多くの会社では労務管理として勤務時間の記録が義務付けられていると思う。もちろん、成果が必ずしも労働時間に比例しないタイプの職種では裁量労働制を採用されていて、時間で評価せず成果だけを見るというケースもあるだろう。しかし、裁量労働制を採用しているからといって、会社の労務管理上、勤務時間の管理をしなくても良いという思い切った判断にはならないので、結局、裁量労働制であっても勤務時間の記録はしておく、という運用になっていると思う。

特に、労働基準監督局から目をつけられているような会社では、あの手この手で勤務時間を管理しようとする。例えば、ビルのゲートの出入りのログから勤務時間を把握したり、ビルに出入りせずともリモートアクセスにより仕事ができてしまう場合は、パソコンの起動時間や停止時間のログを利用したり様々な工夫を凝らすことになる。

ところが、前述のタイプの人々はこれらのルールの穴をかいくぐってでも、自分のパフォーマンスが高いことを着飾ろうとする。 生産性の分母である時間を少なく見せることで自分がハイパフォーマンスな人間であるかのように見せようとするのである。

使った時間を過小に見せる行為は終わりの始まり

前述のようなタイプの人々が、ただの無能な人間なのであればそれは仕方ないね、がんばってね、という話で終わらせて良いと思う。彼らは、そうまでしなければ求められるレベルに達しないことを認めた上で時間に訴えているのである。もちろん、労務管理上問題があるのかもしれないが、あの手この手で防ごうとしているのに、そこを突いてまでそうしたいのだから止める必要もなかろう。好きにさせれば良い。

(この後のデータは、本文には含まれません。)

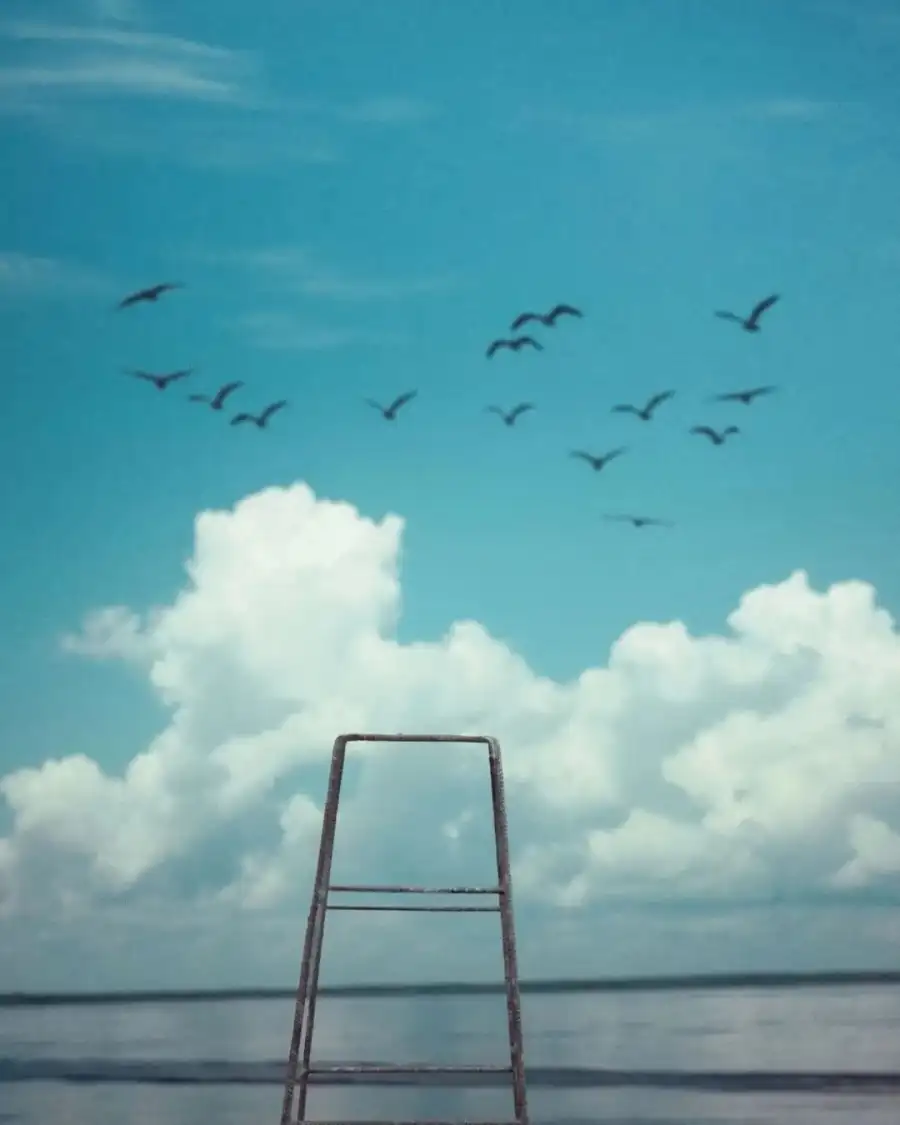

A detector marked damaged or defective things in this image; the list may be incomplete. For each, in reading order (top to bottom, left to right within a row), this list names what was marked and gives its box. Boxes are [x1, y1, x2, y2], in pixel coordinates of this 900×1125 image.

rusty ladder [275, 733, 526, 1120]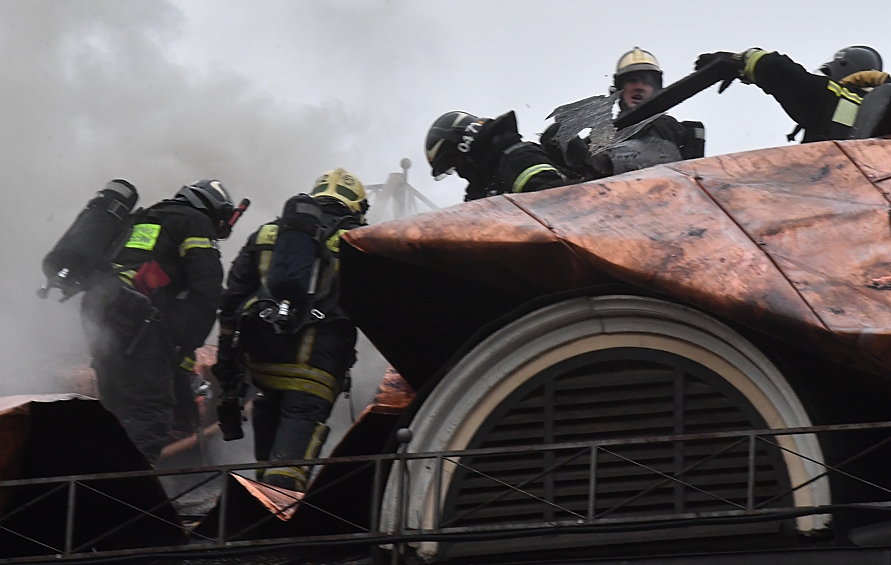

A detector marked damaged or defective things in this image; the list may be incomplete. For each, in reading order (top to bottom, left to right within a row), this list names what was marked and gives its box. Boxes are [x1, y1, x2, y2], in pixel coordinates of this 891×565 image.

rusty roof surface [344, 137, 891, 374]
damaged metal roof panel [344, 138, 891, 384]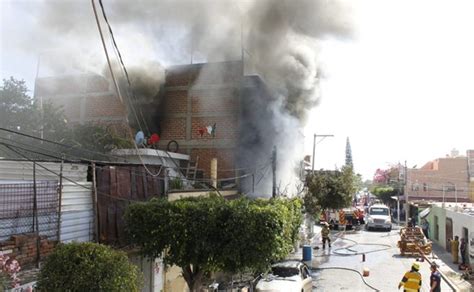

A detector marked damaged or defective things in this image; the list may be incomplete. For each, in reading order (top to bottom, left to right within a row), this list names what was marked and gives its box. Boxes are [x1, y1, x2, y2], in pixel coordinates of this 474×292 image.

rusty metal sheet fence [0, 180, 59, 242]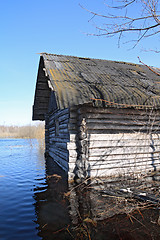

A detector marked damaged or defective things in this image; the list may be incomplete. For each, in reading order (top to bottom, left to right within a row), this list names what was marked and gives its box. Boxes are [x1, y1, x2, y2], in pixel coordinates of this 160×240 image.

rusty metal on roof [39, 53, 160, 110]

ただ、これらのタイプの人々は、その後に起こることに対して想像力が欠如していると言わざるを得ない。

マネージャは、成果 / 時間 で生産性をはかり、計画を立てている。「この人はこれくらいの生産性を期待して良い」というある種の物差しが、これまでの成果の積み重ねと信頼関係によって醸成されていく。もうこの時点で想像できたとは思うが、上述のようにパフォーマンスを偽装して生きている人々は、偽装されたパフォーマンスを元に次の計画に投げ込まれることになるので、嘘で嘘を塗り固めた人生を歩み始めることになり、やがては破綻する。

少し背伸びをしてワンランク上の仕事にチャレンジするという姿勢は、人を成長させる大きな原動力になることは経験上よく分かる。しかし、パフォーマンスを偽装することは誰も幸せにならないことはよく考えておいたほうが良い。

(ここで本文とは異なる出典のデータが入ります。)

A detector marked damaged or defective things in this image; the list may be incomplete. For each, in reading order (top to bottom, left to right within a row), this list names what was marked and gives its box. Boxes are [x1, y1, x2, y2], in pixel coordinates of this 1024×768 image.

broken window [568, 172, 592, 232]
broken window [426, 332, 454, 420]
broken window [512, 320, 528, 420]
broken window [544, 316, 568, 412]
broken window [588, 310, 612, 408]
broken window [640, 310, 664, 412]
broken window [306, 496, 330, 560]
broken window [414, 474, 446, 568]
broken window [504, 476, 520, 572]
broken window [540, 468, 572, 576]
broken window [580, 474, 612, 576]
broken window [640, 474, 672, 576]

裁量労働だからどうせ勤務時間を多く申告しても、少なく申告しても残業代は変わらない。つまり、手元に入る給料は変わらない。だったら勤務時間を過小に申告してプロジェクト原価を少なくしたほうが良い。と考えている人は危険なので今すぐやめたほうが良い。その行為は自分の価値を下げ、自分自身を安売りする行為を意味することをよく考えて欲しい。そしてやがては、労務や財務に関する法に抵触するだけでなく、そのプロジェクトもいつか破綻する。

「給料は変わらないから勤務時間を過小に申告しろ」などという不届きなマネージャがいたとしたら論外なので、今すぐしかるべきところに通報したほうが良い。これはあなたの仕事を愚弄していることにほかならない。

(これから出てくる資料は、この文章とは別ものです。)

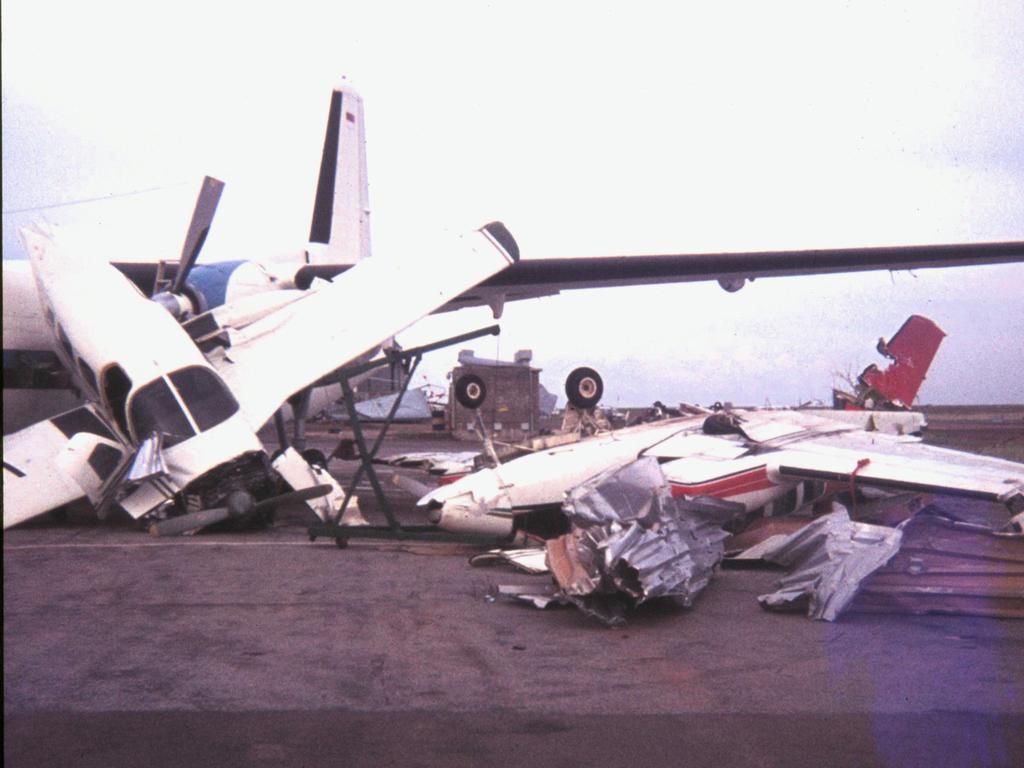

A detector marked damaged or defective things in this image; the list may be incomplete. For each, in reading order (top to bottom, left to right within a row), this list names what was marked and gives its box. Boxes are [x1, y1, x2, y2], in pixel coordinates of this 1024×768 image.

crashed airplane [6, 79, 1024, 536]
crumpled metal sheet [544, 456, 729, 626]
wrecked aircraft part [548, 456, 733, 626]
crumpled metal sheet [757, 507, 901, 622]
wrecked aircraft part [757, 507, 901, 622]
wrecked aircraft part [847, 514, 1024, 622]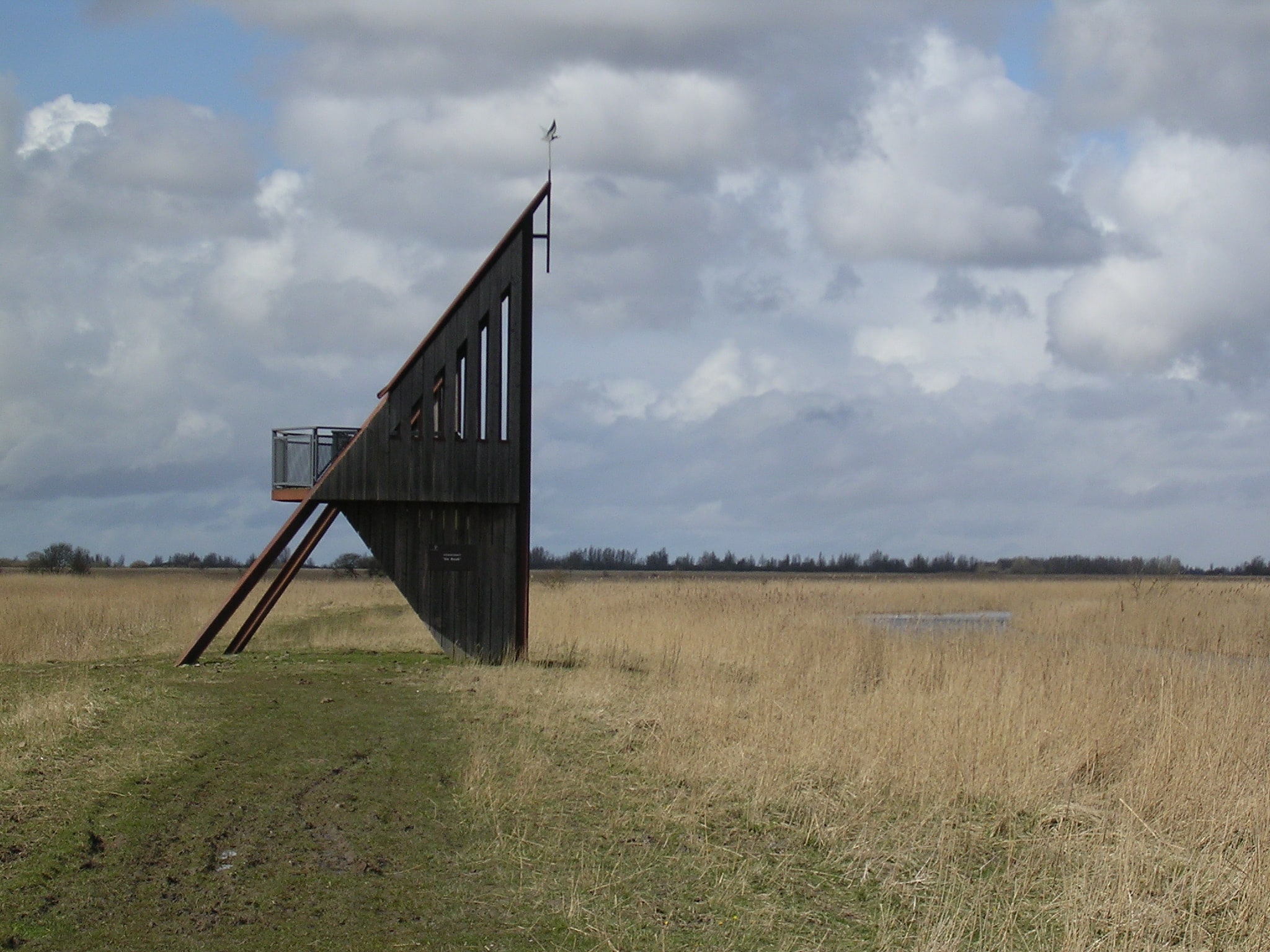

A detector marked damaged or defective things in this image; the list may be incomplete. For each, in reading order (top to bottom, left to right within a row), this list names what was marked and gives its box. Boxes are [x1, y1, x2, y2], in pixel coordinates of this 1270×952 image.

rusty roof edge [373, 180, 548, 401]
rusted steel support beam [176, 503, 320, 665]
rusted steel support beam [224, 503, 340, 654]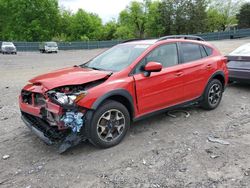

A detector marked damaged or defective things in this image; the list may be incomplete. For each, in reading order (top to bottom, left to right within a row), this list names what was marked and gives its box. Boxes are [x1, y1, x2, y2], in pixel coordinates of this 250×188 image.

crumpled hood [29, 66, 111, 90]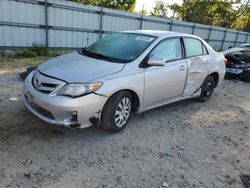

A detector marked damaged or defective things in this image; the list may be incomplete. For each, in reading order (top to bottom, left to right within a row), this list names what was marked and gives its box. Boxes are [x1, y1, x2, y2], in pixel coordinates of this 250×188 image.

damaged bumper [23, 71, 108, 128]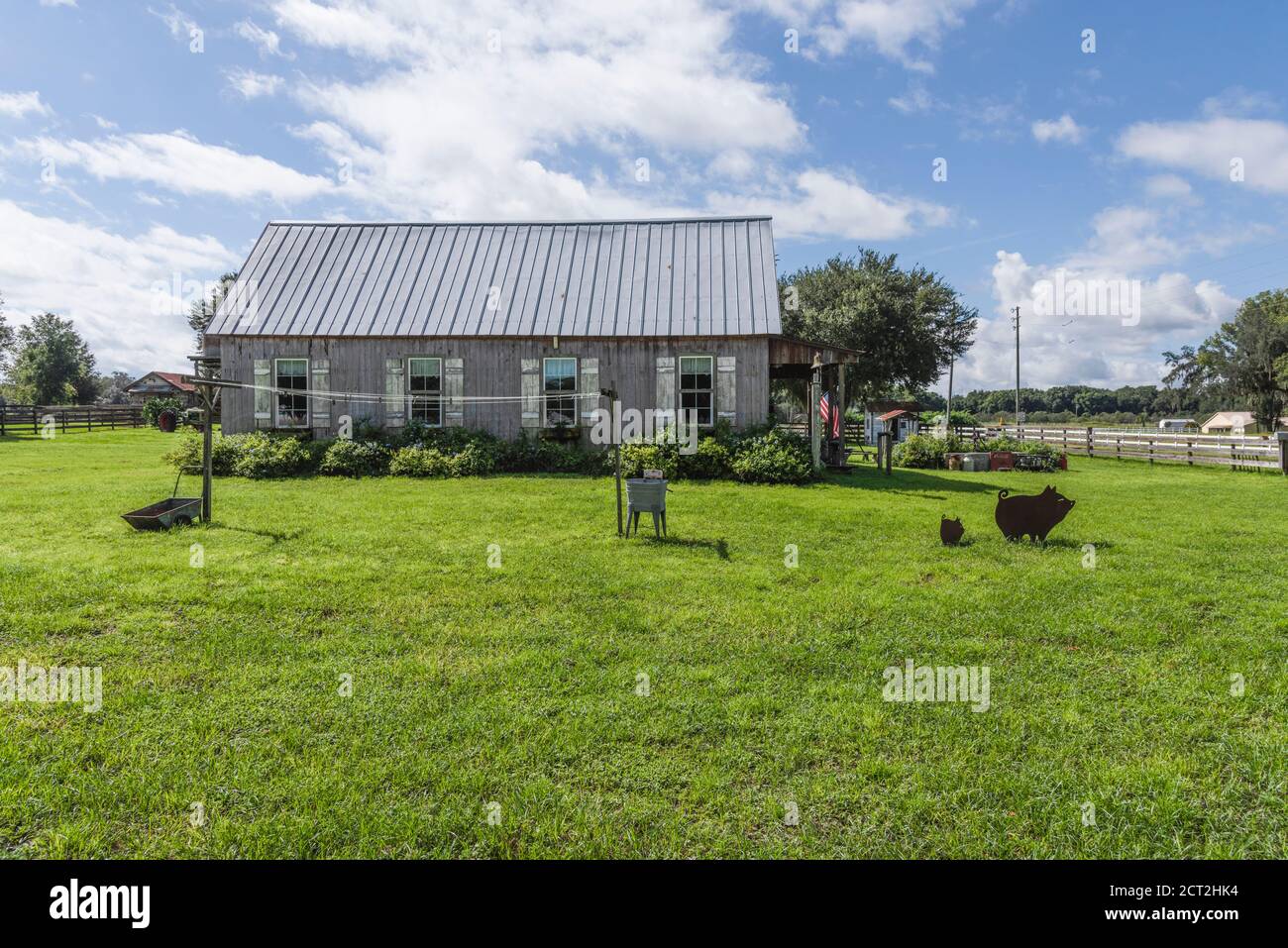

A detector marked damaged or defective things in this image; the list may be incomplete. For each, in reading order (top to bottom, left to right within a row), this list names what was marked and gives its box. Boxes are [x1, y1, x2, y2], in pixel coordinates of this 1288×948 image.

rusty metal pig cutout [994, 489, 1076, 541]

この期に及んで「そうはいっても、顧客からもらえる金額が決まっている以上、そこにハマるようにプロジェクト原価をコントロールするしかない」と言い出そうとしているのなら、お前はもう死んでいる。顧客との信頼関係もなく、労使の関係も破綻し、身も心も滅ぼされてゆく。

嘘で嘘を塗り固めている人は、そのことに誰かが気づいていたとしても、誰からも助けを得られない。それは「好きでやっているんでしょ」とまわりは言わざるを得ないからだ。事実を事実としてしっかり受け止めた上で会話して、解決策を導いていくことが正しい姿である。人間一人ができることなどたかが知れている。相談して、解決して、もっと大きなことを成し遂げられるように力を合わせるべきである。